Belarusian Red Notice Abuses Raises Questions for INTERPOL

By, Dr. Ted R. Bromund

European news outlets report that Karyna Zdanevich-Spykhalska, a dual national of Belarus and Poland, has been released by an appeals court in Brescia, Italy, after being arrested at the Orio al Serio airport on February 1, 2026, as the result of a Red Notice published by INTERPOL at the request of Belarus. The underlying arrest warrant was reported issued by the Deputy Prosecutor of Brest, a city in southwest Belarus, in 2021.
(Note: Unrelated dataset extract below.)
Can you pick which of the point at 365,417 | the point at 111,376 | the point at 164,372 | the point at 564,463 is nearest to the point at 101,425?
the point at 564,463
The arrest warrant, and the resulting Red Notice, was almost certainly an act of political retaliation. Zdanevich-Spykhalska believes that the Belarusian authorities were likely persecuting her for her participation in protests near the Belarusian embassy in Warsaw, as the arrest warrant was issued immediately after those protests, and that she may have been identified through photographs on social media.

Zdanevich-Spykhalska faced the possibility that she would be extradited to Belarus. Zdanevich-Spykhalska undoubtedly benefitted from being accompanied by former Polish Vice-Consul in Milan, Ewa Adamczyk, from the representation provided by Italian lawyer Piero Parzani, and from an expert witness statement from lawyers from the office of Sviatlana Tsikhanouskaya, Belarus’s opposition leader, who testified that she would face “torture, inhuman or degrading treatment, and persecution for her political views” if returned to Belarus. Even the Italian prosecutor’s office opposed Zdanevich-Spykhalska’s extradition. Well done to all of them.
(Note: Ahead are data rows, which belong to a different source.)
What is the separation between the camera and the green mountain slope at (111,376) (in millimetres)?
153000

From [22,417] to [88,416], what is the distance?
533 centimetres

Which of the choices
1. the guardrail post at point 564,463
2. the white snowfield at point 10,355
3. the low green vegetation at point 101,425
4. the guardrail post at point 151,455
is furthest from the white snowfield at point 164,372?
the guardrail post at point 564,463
In the circumstances, it is no surprise – but still commendable – that the Italian judges rejected Belarus’s extradition request. The arrest highlights the fact that, as Italian lawyer Nicola Canestrini has observed, in Italy “Interpol Red Notice, in itself, legitimizes pre-trial detention, in anticipation of a formal extradition request.” In other words, Italy detains solely on the strength of a Red Notice. This risky practice is common in civil law countries. Couple this with the screening that Italy – like many countries – carries out on arriving air passengers, and the risks of traveling with an active Red Notice are obvious.
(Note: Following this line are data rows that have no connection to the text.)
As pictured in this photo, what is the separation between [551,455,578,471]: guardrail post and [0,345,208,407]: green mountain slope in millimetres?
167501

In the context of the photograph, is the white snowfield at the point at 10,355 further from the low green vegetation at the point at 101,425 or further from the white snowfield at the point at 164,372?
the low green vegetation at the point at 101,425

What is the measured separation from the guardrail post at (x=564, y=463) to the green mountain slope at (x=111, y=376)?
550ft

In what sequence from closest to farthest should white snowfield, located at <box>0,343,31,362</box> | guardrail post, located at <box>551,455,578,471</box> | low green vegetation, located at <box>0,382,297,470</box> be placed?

But Zdanevich-Spykhalska’s Red Notice raises two concerns. First, she was accused of “intentional insolvency,” or bankruptcy, in 2017–2018. But Red Notices cannot, except in exceptional circumstances, be published on “offences . . . deriving from private [i.e. commercial] disputes.” Interpol also forbids the publication of Red Notices for bounced checks, a form of indebtedness. Finally, the CCF, INTERPOL’s appellate body, noted as far back as 2018 that “a large number of INTERPOL Member countries consider the inability to pay a debt or to fulfil a contractual obligation as civil matters by opposition to criminal offences.” It is remarkable that INTERPOL’s Notices and Diffusions Task Force (NDTF), responsible for screening Red Notices prior to publication, approved the Red Notice on Zdanevich-Spykhalska.

Second, there is the fact that the Red Notice came from Belarus, an egregious abuser of the INTERPOL system. Belarus’s reputation is so bad that it was made subject to “corrective measures” by INTERPOL in late 2023. As GYH representatives Sandra Grossman Esq., Charlie Magri Esq., and Dr. Ted R. Bromund wrote in the Harvard International Law Journal in March 2026, the corrective measures system is opaque, and its methods and effectiveness debatable. The Zdanevich-Spykhalska case certainly offers further evidence that Belarus is an abuser of the INTERPOL system. But it also raises the question of why a Red Notice based on a charge of bankruptcy, from a known INTERPOL abuser, was allowed to remain in INTERPOL’s system for more than two years after corrective measures were imposed on Belarus.

INTERPOL has reportedly been reviewing a large backlog of Red Notices – up to 50,000 of them – that were published prior to the creation of the NDTF. The status of that review is unclear. But the case of Zdanevich-Spykhalska makes it clear that it is not enough to review old Red Notices – the newer Red Notices (and indeed, other INTERPOL communications) from nations like Belarus that are now, or have been, subject to corrective measures since 2016 also need urgent review. Indeed, it is hard to justify retaining these Red Notices in INTERPOL’s system at all, and certainly not if those Red Notices have not been re-examined by the NDTF.

Fortunately, Zdanevich-Spykhalska’s ordeal appears to have ended happily. The reporting on her victory ends with a warning that travel, even inside the EU, can be risky, and if detained, it is “important to contact lawyers and human rights defenders as quickly as possible.” That advice, while far from happy, is certainly excellent.